**O QUE FAZER**
[a] No texto sobre o exílio do Imaginário, o que mostra, no luto real, que o objeto amado não existe mais?
[b] Retome o texto sobre o exílio do Imaginário e continue a escrevê-lo a partir da última frase apresentada.

**TEXTO**
------------------------------------------------

O exílio do Imaginário, Roland Barthes

1. Tomo Werther nesse momento fictício (na própria ficção) em que ele teria renunciado a se suicidar. Só lhe resta então o exílio: não seria se afastar de Charlotte (ele já o fizera uma vez sem resultado), mas se exilar da sua imagem, ou pior ainda: interromper essaenergia delirante que se chama Imaginário. Começa então "uma espécie de longa isônia". Esse é o preço a pagar: a morte da imagem contra minha própria vida.


(A paixão amorosa é um delírio; mas o delírio não é estranho; todo mundo fala dele, ele fica então domesticado. O que é enigmático é a perda de delírio: se entra em quê?)


2. “No luto real, é a “prova de realidade” que me mostra que o objeto amado não existe mais. No luto amoroso o objeto não está morto, nem distante. Sou eu quem decido que a sua imagem deve morrer (e ele talvez nem saberá disso). Durante todo o tempo de duração desse estranho luto, terei que suportar duas infelicidades contrárias: sofrer com a presença do outro (continuando a me ferir à sua revelia) e ficar triste com a sua morte (pelo menos tal como eu o amava). Assim me angustio (velho hábito) por causa de um telefone que não toca, mas ao mesmo tempo devo me dizer que esse silêncio é de qualquer jeito inconseqüente, porque decidi elaborar o luto dessa preocupação: é a imagem amorosa que deve me telefonar; desaparecida essa imagem, o telefone, toque ou não, retoma sua existência fútil.


(O ponto mais sensível desse luto não será que devo perder uma linguagem - a linguagem amorosa? Acabaram os "Eu te amo".)

------------------------------------------------

**REGISTROS FORNECIDOS**

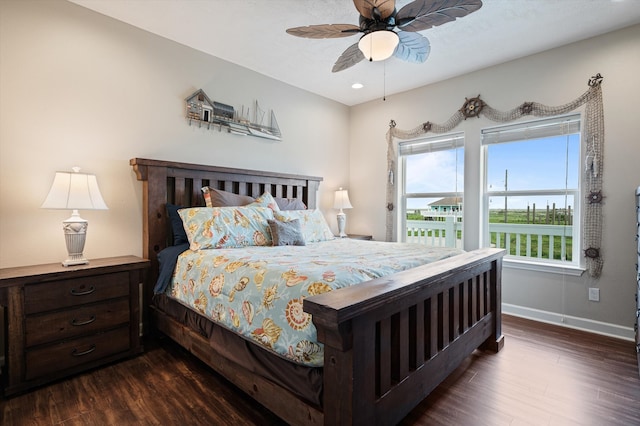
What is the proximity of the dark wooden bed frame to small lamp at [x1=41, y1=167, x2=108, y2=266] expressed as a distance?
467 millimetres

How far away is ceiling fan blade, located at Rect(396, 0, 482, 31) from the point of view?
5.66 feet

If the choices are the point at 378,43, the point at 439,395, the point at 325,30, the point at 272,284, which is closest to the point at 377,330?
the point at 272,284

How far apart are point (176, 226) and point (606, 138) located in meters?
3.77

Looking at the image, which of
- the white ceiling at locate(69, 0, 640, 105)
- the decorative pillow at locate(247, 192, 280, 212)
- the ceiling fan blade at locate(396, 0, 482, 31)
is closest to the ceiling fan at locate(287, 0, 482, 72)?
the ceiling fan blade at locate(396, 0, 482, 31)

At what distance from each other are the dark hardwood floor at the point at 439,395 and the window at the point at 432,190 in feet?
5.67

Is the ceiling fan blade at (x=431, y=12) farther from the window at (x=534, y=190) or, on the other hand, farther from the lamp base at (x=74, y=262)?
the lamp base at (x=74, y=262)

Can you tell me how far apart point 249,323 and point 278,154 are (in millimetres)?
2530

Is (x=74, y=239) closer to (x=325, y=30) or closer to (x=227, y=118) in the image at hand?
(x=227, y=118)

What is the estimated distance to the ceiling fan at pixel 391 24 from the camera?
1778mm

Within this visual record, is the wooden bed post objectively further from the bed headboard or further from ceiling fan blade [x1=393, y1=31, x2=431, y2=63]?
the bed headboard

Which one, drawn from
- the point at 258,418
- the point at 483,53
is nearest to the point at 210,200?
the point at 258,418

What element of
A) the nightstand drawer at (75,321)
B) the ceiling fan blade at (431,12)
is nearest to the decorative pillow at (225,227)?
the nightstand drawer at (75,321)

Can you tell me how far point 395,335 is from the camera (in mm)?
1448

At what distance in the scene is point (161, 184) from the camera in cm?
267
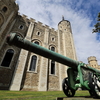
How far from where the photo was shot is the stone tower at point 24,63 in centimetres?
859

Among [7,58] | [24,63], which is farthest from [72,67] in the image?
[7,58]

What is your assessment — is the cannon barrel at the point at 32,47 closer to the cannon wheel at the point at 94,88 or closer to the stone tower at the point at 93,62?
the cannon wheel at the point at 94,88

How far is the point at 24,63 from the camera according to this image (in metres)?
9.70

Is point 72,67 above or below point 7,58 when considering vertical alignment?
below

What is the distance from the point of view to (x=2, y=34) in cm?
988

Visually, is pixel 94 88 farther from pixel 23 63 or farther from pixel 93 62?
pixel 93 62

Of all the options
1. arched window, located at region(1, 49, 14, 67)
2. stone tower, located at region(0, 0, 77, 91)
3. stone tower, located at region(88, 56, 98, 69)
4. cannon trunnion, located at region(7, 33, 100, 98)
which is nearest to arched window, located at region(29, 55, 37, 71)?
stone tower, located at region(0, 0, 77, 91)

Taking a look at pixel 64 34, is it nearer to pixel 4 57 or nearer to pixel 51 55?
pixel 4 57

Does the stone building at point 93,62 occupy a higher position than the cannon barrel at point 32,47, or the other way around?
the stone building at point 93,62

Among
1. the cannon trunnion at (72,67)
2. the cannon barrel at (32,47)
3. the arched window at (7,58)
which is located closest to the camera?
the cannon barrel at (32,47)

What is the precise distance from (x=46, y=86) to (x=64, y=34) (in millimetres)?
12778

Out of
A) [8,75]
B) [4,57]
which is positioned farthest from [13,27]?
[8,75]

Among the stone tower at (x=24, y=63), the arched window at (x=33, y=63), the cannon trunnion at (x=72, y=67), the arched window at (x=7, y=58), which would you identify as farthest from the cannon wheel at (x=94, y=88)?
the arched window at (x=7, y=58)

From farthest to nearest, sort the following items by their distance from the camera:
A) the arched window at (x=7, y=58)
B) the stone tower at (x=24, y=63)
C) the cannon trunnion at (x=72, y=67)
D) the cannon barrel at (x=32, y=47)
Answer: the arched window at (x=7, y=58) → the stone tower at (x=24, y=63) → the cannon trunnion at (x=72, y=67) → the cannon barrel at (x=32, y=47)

------------------------------------------------

**RESPOSTAS POR TAREFA**
[a] A "prova de realidade".

[b]
3. Quanto mais eu fracasso no luto da imagem, mais fico angustiado; mas, quanto mais eu consigo, mais me entristeço. Se o exílio do Imaginário é o caminho necessário para a “cura”, convenhamos que o progresso é triste. Essa tristeza não é uma melancolia, pois não me acuso de nada e não fico prostrado. Minha tristeza pertence a essa faixa de melancolia onde a perda do ser amado fica abstrata. Falta redobrada: não posso nem mesmo investir minha infelicidade, como no tempo em que eu sofria por estar apaixonado. Nesse tempo, eu desejava, eu sonhava, eu lutava; diante de mim havia um bem, apenas retardado, atravessado por contratempos. Agora, não há mais repercussão; tudo está calmo e é pior. Embora justificado por uma economia - a imagem morre para que eu viva – o luto amoroso tem sempre um resto: uma palavra volta sem parar: Que pena!”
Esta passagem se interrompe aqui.